== PROBLEM STATEMENT ==
Reproduce each of the records below verbatim, preserving every line without alteration.

Scene question records
####

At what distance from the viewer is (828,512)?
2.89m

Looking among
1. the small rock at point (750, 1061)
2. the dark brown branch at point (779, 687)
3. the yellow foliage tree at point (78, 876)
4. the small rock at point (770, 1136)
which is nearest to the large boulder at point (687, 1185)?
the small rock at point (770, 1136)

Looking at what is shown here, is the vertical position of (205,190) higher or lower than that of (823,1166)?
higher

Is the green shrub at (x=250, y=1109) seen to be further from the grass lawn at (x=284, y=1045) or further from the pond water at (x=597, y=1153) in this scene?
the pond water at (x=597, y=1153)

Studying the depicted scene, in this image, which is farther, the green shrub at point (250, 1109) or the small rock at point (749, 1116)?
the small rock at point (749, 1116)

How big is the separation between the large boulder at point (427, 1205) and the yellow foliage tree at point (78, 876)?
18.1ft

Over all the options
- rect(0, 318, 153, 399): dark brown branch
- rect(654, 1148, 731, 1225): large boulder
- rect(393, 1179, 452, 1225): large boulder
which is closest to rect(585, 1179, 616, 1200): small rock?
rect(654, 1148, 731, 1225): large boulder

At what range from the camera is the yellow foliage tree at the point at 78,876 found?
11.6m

####

== EXERCISE OUTPUT ==
At what distance from the viewer is (828,512)?
2.89m

Looking among
1. the small rock at point (750, 1061)
2. the dark brown branch at point (779, 687)
3. the yellow foliage tree at point (78, 876)
4. the small rock at point (770, 1136)
which is nearest to the large boulder at point (687, 1185)?
the small rock at point (770, 1136)

Looking at what is shown here, is the vertical position of (205,190) higher or lower than that of (823,1166)?
higher

Is the green shrub at (x=250, y=1109) seen to be further from the grass lawn at (x=284, y=1045) or further from the pond water at (x=597, y=1153) in this scene?
the pond water at (x=597, y=1153)

Studying the depicted scene, in this image, which is farther, the green shrub at point (250, 1109) or the small rock at point (749, 1116)?
the small rock at point (749, 1116)

How big is the separation between the large boulder at point (427, 1205) and the yellow foliage tree at point (78, 876)?
18.1ft

Over all the options
- rect(0, 318, 153, 399): dark brown branch
- rect(654, 1148, 731, 1225): large boulder
- rect(393, 1179, 452, 1225): large boulder
which is closest to rect(585, 1179, 616, 1200): small rock?
rect(654, 1148, 731, 1225): large boulder

At what range from the camera is the yellow foliage tree at the point at 78,876 found?
11.6m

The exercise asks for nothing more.